> _Exercise goal_:
Take the line containing "By their distance from the camera, sequence" and all lines after it to the end of the records, and output them exactly.

> _Data excerpts_:
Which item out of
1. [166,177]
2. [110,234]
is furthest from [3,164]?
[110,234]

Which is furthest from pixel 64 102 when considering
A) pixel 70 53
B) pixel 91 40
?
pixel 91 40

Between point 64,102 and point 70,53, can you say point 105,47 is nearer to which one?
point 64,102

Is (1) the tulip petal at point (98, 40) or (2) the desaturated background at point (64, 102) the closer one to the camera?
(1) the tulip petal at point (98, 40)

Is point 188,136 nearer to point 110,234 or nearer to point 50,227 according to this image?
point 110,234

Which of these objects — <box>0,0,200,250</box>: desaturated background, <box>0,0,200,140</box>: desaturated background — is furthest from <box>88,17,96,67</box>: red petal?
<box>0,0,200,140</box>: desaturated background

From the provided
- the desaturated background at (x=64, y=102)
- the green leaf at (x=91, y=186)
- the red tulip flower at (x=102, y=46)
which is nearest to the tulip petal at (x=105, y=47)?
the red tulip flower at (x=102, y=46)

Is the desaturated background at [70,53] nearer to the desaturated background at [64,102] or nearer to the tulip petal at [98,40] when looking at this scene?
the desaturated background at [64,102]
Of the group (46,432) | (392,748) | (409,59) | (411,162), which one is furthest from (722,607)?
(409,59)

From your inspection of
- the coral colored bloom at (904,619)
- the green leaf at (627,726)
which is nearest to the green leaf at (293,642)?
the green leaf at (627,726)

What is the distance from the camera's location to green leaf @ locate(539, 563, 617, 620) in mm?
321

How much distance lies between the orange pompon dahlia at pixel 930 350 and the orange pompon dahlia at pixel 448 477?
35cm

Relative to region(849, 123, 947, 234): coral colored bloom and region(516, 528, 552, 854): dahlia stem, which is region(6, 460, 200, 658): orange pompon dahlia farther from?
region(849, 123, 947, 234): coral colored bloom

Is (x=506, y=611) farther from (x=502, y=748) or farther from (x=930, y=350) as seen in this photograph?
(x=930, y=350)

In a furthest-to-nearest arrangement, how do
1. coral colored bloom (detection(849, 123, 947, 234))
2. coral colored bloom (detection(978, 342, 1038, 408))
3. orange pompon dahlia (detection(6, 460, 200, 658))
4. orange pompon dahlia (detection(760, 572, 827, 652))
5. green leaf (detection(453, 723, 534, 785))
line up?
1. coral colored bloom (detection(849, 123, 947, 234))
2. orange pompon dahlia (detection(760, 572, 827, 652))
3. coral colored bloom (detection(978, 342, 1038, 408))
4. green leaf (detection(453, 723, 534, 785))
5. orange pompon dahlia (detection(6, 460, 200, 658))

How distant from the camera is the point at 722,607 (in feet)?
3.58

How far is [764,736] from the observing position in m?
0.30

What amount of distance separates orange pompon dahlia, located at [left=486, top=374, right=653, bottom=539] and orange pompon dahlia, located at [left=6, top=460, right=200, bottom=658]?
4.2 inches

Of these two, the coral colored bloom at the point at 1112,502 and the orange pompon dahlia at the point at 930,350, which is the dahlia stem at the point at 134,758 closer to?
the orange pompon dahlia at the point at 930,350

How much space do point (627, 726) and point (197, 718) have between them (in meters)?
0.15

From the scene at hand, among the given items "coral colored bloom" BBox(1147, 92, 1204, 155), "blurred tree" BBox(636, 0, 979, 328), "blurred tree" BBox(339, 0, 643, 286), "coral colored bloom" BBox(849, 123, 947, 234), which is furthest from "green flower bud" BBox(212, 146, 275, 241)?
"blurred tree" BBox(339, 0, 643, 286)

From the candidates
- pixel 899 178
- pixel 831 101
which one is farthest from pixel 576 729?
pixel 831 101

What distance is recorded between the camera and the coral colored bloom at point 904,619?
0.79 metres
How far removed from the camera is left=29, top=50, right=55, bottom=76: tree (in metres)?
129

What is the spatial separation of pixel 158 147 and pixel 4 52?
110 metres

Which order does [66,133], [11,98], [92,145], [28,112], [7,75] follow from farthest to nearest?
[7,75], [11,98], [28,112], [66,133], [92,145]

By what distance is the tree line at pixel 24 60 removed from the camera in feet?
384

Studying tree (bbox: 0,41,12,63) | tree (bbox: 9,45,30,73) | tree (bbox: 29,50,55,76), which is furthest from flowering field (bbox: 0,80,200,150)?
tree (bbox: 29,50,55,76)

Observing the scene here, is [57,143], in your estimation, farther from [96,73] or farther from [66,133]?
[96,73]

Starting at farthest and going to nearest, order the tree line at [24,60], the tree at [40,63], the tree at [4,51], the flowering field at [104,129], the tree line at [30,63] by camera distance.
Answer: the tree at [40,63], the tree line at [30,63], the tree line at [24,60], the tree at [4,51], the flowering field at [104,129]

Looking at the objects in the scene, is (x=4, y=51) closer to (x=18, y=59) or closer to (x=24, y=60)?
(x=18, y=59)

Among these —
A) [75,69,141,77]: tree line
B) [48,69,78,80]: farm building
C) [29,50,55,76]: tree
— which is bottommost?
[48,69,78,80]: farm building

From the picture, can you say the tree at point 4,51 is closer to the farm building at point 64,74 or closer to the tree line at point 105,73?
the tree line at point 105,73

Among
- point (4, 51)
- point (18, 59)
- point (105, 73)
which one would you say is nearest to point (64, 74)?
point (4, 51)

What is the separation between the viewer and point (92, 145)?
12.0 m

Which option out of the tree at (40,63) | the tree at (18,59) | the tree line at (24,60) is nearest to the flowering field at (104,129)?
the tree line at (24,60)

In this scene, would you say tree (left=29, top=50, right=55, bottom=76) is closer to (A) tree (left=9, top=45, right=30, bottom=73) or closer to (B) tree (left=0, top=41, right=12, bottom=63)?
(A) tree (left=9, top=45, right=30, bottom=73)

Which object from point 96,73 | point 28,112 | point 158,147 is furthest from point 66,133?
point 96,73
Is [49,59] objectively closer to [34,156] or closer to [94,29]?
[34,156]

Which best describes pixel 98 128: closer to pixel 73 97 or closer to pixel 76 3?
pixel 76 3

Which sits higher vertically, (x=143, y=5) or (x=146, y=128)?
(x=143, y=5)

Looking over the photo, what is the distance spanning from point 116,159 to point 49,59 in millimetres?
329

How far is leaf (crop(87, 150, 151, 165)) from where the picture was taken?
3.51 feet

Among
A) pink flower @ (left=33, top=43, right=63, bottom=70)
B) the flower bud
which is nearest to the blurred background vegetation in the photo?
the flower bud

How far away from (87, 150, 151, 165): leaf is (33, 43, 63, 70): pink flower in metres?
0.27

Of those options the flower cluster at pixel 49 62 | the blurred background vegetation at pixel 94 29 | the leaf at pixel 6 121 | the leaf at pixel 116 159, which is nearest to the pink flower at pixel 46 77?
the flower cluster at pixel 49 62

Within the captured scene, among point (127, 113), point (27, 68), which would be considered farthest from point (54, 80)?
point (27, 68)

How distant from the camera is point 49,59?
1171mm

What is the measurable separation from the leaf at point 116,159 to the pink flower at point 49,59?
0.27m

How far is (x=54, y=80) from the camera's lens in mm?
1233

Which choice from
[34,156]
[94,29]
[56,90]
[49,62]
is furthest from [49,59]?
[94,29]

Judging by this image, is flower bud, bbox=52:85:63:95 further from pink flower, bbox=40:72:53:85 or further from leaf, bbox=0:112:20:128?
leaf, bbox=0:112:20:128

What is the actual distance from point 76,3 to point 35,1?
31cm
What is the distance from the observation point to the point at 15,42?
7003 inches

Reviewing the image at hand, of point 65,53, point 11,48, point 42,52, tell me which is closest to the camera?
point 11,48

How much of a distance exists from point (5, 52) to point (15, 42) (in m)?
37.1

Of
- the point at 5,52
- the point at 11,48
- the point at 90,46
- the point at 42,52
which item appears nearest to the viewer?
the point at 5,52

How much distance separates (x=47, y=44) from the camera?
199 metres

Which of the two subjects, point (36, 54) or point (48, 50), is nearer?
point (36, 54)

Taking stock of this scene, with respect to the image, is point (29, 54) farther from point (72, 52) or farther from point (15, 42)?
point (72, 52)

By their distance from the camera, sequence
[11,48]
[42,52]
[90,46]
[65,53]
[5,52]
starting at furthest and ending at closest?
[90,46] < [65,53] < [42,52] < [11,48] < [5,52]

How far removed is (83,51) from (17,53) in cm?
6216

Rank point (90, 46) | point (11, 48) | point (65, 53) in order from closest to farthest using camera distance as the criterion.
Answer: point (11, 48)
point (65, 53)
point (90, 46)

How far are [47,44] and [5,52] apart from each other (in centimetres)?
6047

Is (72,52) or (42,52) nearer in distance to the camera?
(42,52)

> _Reply_:
By their distance from the camera, sequence
[11,48]
[42,52]
[90,46]
[65,53]
[5,52]
starting at furthest and ending at closest?
[90,46] < [65,53] < [42,52] < [11,48] < [5,52]

How far removed is (83,51) from (17,53) in cm?
6216

Rank point (90, 46) | point (11, 48) | point (65, 53) in order from closest to farthest using camera distance as the criterion.
Answer: point (11, 48)
point (65, 53)
point (90, 46)

How far are [47,44] and [5,52] apart from each other (in centimetres)?
6047

Is (72,52) or (42,52) nearer in distance to the camera?
(42,52)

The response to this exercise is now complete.